Creating text documents from property data...
✅ Created 49,766 documents
Sample document:
Content: Property Name: An Oasis in the City

Description: Very central to the city which can be reached by an easy walk or by bus, with transport at the door, if required, and all amenities within easy reach....
Metadata: {'listing_id': 11156, 'city': 'Sydney', 'price': 65.0, 'property_type': 'Private room in rental unit', 'room_type': 'Private room', 'bedrooms': 1.0, 'beds': 1.0}


In [4]:
# Split documents into chunks using RecursiveCharacterTextSplitter
print("Splitting documents into chunks...")

# Initialize text splitter
text_splitter = RecursiveCharacterTextSplitter(
    chunk_size=1000,        # Maximum size of each chunk
    chunk_overlap=200,      # Overlap between chunks for context
    length_function=len,    # Function to measure text length
    separators=["\n\n", "\n", " ", ""]  # Splitting separators in order of preference
)

# Split documents into chunks
text_chunks = text_splitter.split_documents(documents)

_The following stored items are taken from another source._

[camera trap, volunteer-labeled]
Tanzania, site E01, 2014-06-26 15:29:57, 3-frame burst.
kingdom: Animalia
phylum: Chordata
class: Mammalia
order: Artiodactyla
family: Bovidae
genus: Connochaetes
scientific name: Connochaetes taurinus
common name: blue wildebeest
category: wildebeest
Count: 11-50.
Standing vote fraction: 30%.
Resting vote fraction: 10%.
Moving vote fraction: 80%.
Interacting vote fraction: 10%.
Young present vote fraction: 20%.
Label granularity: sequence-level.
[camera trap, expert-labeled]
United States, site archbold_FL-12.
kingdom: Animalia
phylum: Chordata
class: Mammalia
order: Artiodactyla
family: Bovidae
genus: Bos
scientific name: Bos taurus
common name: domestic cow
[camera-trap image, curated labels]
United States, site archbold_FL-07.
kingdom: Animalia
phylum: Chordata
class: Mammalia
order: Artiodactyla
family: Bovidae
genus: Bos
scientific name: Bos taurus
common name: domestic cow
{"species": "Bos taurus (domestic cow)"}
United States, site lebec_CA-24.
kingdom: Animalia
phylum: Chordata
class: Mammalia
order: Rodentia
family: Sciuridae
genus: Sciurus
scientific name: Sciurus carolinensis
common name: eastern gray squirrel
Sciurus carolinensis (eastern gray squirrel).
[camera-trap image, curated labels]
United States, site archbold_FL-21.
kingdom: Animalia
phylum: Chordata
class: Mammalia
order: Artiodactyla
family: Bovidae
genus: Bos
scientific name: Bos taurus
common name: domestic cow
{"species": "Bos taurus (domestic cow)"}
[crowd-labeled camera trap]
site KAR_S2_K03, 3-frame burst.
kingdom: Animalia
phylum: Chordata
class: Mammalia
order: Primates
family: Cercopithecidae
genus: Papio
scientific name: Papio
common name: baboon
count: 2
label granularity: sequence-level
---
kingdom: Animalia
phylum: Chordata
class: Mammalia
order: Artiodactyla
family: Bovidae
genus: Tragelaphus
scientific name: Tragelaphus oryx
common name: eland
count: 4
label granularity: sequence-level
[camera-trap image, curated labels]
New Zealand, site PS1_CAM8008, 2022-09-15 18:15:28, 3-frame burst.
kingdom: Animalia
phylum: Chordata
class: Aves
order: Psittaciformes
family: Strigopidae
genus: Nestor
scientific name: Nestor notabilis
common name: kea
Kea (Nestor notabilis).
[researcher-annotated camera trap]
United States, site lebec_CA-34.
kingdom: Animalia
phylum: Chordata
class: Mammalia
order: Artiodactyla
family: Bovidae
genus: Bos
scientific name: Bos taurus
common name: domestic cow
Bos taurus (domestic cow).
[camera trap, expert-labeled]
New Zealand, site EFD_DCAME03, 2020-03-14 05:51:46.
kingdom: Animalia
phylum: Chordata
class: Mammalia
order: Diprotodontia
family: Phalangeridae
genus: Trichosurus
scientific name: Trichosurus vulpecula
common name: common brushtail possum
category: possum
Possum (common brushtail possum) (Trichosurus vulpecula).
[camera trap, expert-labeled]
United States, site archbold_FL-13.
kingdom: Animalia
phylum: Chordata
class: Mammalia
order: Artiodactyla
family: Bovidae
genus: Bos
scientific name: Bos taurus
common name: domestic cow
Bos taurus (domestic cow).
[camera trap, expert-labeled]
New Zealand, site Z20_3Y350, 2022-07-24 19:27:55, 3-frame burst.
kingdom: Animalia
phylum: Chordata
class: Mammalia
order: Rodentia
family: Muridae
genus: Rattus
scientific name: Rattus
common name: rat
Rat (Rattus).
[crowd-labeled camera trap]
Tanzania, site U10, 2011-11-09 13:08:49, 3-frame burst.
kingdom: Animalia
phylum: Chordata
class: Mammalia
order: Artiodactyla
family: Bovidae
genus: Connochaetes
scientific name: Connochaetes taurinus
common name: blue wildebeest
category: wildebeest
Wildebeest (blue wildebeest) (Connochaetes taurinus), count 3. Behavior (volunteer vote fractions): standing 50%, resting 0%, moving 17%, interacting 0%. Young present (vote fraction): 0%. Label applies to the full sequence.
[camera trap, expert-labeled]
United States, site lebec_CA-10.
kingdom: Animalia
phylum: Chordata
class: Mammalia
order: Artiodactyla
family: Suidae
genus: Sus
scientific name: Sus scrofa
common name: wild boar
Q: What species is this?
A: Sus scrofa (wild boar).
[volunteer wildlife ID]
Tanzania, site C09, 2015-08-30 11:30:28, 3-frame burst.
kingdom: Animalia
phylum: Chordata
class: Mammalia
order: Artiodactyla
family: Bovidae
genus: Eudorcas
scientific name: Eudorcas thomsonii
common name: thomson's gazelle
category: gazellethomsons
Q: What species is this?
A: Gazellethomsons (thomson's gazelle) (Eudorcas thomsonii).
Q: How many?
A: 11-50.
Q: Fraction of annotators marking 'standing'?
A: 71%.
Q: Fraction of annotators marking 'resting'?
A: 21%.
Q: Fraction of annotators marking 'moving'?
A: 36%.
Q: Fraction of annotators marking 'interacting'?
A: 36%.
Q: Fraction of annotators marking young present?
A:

print(f"✅ Split {len(documents):,} documents into {len(text_chunks):,} chunks")
print(f"Average chunk size: {sum(len(chunk.page_content) for chunk in text_chunks) / len(text_chunks):.0f} characters")

# Display sample chunks
print(f"\nSample chunks:")
for i, chunk in enumerate(text_chunks[:3]):
    print(f"Chunk {i+1}:")
    print(f"Size: {len(chunk.page_content)} characters")
    print(f"Content: {chunk.page_content[:150]}...")
    print(f"Metadata: {chunk.metadata}")
    print()


Splitting documents into chunks...
✅ Split 49,766 documents into 63,437 chunks
Average chunk size: 546 characters

Sample chunks:
Chunk 1:
Size: 335 characters
Content: Property Name: An Oasis in the City

Description: Very central to the city which can be reached by an easy walk or by bus, with transport at the door,...
Metadata: {'listing_id': 11156, 'city': 'Sydney', 'price': 65.0, 'property_type': 'Private room in rental unit', 'room_type': 'Private room', 'bedrooms': 1.0, 'beds': 1.0}

Chunk 2:
Size: 586 characters
Content: Property Name: Unique Designer Rooftop Apartment in City Location

Description: You will be staying in a unique apartment on the top floor of a centra...
Metadata: {'listing_id': 15253, 'city': 'Sydney', 'price': 99.0, 'property_type': 'Private room in condo', 'room_type': 'Private room', 'bedrooms': 1.0, 'beds': 1.0}

Chunk 3:
Size: 999 characters
Content: Neighborhood: The location is really central and there is number of things to do and see all within a few

In [5]:
# Create OpenAI embeddings for text chunks
print("Creating embeddings using OpenAI...")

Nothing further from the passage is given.